** begin PASSAGE GIVEN **

The allegation of the provision of a corrupt benefit was an appropriate matter for investigation by the Commission. The conduct of Moses Obeid is capable of establishing that he corruptly gave a benefit to Mr Roozendaal. The evidence to which I have just referred provided the jurisdictional prerequisite under s 13 enabling the Commission to form the opinion that the evidence implies that conduct may have occurred (or may be occurring, or may be about to occur) that is capable of constituting or involving a criminal offence, and which "adversely affects", or that "could adversely affect", the exercise of official functions in the sense of having an effect on the probity of the performance of that function.
In my view, having considered the evidence led in the Compulsory Examinations and the Public Inquiry, and other evidence available to the Commission, that the continuation of the exercise by the Commission of the functions under s 13 through these stages, and through to making findings and releasing its report, was not ultra vires. I am of the view that throughout the investigation the focus of the investigation was consistent with the Commission's statement of the asserted purpose of the investigation.
In coming to this conclusion, I have had regard to the requirement that at all times the Commission must exercise its functions within s13, and that it is necessary to consider whether the jurisdictional prerequisite has been established at each stage of the investigation. In doing so I have considered the submissions of counsel for the applicant, when taken to extracts of the transcript of proceedings, where it is said that the focus was contrary to the asserted purpose of the investigation.
[46]
The argument that the allegation is not capable of amounting to corrupt conduct which could adversely affect the exercise of official functions
I do not accept the submission of counsel for the applicant that the facts underpinning the investigation are such that the Commission could not have formed the opinion that the allegation concerned the probity of a public official or that the Commission adopted a "Cunneen type" interpretation to s 8 in relation to the meaning of "adversely affects".
Here the Commission was examining allegations or circumstances involving a benefit being provided to a Minister of the Crown where the provider of the alleged benefit was a person with business interests which may be impacted or advanced, directly or indirectly, in the course of functions being exercised by that Minister of the Crown.

** end PASSAGE GIVEN **

:: PARTS OF THE EXERCISE ::
(1) In the passage on the Commission's investigation, to whom was Moses Obeid alleged to have corruptly given a benefit?
(2) Reproduce word for word the part of the passage on the Commission's investigation that begins at the words "In my view, having" and stops after the words "of the asserted purpose of the investigation.".
(3) Carry on the passage on the Commission's investigation, picking up after its final sentence.

** begin MATERIAL SUPPLIED **

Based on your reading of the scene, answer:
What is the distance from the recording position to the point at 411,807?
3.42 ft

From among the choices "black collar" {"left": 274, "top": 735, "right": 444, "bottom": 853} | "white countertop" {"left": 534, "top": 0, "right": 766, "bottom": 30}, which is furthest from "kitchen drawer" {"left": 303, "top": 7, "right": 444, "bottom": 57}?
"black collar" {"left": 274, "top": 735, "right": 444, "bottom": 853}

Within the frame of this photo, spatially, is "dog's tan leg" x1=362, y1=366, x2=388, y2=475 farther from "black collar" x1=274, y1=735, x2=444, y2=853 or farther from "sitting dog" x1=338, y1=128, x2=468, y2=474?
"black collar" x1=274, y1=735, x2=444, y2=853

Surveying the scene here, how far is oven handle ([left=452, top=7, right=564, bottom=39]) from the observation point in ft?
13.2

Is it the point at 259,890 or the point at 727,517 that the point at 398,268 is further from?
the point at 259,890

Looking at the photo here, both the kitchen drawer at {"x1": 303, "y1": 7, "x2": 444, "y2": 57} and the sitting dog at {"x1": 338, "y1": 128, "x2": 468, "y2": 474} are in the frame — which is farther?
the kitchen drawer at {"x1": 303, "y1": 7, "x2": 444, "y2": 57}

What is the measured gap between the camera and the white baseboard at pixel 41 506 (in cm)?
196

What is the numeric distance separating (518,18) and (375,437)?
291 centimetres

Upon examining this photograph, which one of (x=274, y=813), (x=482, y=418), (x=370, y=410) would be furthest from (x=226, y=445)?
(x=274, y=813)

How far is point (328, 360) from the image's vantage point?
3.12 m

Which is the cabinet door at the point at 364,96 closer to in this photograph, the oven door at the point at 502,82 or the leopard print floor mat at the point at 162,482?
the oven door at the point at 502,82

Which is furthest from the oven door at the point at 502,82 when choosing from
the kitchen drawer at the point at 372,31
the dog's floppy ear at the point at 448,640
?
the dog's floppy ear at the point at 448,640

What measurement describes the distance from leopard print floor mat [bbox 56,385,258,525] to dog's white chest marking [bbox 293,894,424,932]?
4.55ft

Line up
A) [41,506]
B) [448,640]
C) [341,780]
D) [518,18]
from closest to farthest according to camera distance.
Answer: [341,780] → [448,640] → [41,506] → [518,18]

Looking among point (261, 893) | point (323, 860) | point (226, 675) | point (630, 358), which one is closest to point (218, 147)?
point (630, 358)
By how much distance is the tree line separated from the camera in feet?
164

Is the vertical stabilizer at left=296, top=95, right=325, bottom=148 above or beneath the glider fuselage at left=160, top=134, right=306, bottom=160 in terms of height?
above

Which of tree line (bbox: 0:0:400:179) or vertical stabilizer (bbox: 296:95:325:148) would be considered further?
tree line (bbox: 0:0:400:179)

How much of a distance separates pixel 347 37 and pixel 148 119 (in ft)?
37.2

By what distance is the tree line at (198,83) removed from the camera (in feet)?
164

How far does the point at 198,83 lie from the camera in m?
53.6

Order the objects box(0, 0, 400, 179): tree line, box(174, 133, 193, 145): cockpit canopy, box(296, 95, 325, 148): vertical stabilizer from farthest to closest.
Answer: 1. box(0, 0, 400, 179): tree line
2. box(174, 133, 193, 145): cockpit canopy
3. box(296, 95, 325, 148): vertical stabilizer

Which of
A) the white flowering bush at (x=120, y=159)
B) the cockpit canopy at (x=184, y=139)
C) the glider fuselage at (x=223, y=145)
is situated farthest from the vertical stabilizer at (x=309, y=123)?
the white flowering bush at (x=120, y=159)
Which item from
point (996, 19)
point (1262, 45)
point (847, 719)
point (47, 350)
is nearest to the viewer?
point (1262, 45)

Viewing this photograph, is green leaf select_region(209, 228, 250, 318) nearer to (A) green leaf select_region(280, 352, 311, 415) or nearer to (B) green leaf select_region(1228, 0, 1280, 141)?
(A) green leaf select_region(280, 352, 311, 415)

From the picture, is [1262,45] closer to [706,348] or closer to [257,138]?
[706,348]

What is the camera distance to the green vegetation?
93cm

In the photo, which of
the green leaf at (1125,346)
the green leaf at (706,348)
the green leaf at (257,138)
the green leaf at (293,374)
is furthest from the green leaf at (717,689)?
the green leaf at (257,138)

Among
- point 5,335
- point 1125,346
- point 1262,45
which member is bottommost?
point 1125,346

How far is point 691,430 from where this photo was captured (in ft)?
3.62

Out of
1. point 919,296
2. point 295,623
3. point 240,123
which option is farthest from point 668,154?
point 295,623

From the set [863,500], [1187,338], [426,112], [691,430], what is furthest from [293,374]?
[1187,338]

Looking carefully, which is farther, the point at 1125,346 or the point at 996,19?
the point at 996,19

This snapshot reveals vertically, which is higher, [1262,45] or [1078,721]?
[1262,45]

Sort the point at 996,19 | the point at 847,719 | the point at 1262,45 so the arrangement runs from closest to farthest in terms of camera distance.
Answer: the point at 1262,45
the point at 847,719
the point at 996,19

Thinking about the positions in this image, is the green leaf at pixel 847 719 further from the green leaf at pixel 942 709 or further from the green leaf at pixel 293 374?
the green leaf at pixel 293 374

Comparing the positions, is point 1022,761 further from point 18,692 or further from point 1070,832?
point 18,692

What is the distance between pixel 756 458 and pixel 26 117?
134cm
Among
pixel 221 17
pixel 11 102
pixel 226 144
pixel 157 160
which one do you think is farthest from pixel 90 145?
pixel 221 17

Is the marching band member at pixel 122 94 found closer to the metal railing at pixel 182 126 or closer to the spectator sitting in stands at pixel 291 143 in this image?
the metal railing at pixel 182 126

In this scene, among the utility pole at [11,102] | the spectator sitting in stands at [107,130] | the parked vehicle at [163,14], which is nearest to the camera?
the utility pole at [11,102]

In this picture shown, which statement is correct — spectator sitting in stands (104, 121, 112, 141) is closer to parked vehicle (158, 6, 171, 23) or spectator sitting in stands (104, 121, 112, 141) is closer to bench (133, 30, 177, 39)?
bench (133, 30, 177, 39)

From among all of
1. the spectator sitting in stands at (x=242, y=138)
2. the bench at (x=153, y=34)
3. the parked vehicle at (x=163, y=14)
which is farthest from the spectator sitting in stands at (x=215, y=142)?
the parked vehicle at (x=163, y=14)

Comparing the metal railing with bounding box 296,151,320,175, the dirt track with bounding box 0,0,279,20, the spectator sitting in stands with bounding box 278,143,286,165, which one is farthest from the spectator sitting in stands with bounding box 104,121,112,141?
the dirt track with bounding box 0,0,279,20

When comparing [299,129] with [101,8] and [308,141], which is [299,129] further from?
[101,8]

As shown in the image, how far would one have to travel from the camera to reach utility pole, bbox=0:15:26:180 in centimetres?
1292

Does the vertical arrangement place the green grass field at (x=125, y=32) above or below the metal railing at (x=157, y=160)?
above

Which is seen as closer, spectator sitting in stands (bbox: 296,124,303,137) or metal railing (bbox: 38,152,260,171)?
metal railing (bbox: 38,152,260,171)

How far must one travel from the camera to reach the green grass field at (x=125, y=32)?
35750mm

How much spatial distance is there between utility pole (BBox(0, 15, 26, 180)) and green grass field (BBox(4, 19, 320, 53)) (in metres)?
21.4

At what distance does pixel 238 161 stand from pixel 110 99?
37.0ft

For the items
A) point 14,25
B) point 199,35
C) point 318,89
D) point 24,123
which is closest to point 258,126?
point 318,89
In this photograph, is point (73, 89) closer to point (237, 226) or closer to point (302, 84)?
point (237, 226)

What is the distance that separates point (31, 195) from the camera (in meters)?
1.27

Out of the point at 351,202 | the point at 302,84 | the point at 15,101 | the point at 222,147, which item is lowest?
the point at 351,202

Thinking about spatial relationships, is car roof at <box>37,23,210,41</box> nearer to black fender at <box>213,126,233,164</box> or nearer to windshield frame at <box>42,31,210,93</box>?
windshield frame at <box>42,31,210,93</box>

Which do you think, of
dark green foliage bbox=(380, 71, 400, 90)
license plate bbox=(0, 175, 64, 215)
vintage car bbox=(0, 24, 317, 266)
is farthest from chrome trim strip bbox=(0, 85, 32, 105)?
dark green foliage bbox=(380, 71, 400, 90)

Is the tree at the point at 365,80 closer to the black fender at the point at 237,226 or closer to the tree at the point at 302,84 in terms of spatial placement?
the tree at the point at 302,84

** end MATERIAL SUPPLIED **

:: ANSWERS IN ORDER ::
(1) Mr Roozendaal.

(2)
In my view, having considered the evidence led in the Compulsory Examinations and the Public Inquiry, and other evidence available to the Commission, that the continuation of the exercise by the Commission of the functions under s 13 through these stages, and through to making findings and releasing its report, was not ultra vires. I am of the view that throughout the investigation the focus of the investigation was consistent with the Commission's statement of the asserted purpose of the investigation.

(3)
In my view, the allegation was capable of forming the foundation for the opinion that conduct amounting to corrupt conduct, capable of amounting to a criminal offence, which could adversely affect the probity of the performance of an official function, may be about to occur.
In my view, it is implicit from the questioning of Mr Roozendaal in relation to his knowledge of the Obeid business entities and his discussion with Moses Obeid concerning those business entities, that the questioning was directed to determining whether it could be found as a fact that Moses Obeid intended by those discussions to realise a favour as a consequence of the provision of the gift; that, as a consequence of receiving the benefit, that Mr Roozendaal might improperly exercise his official functions in favour of an Obeid business interest. In my view, the questioning was based upon the Commission forming the opinion that Moses Obeid may have engaged in corrupt conduct which was capable of constituting a criminal offence which could adversely affect the exercise by Mr Roozendaal of his official functions.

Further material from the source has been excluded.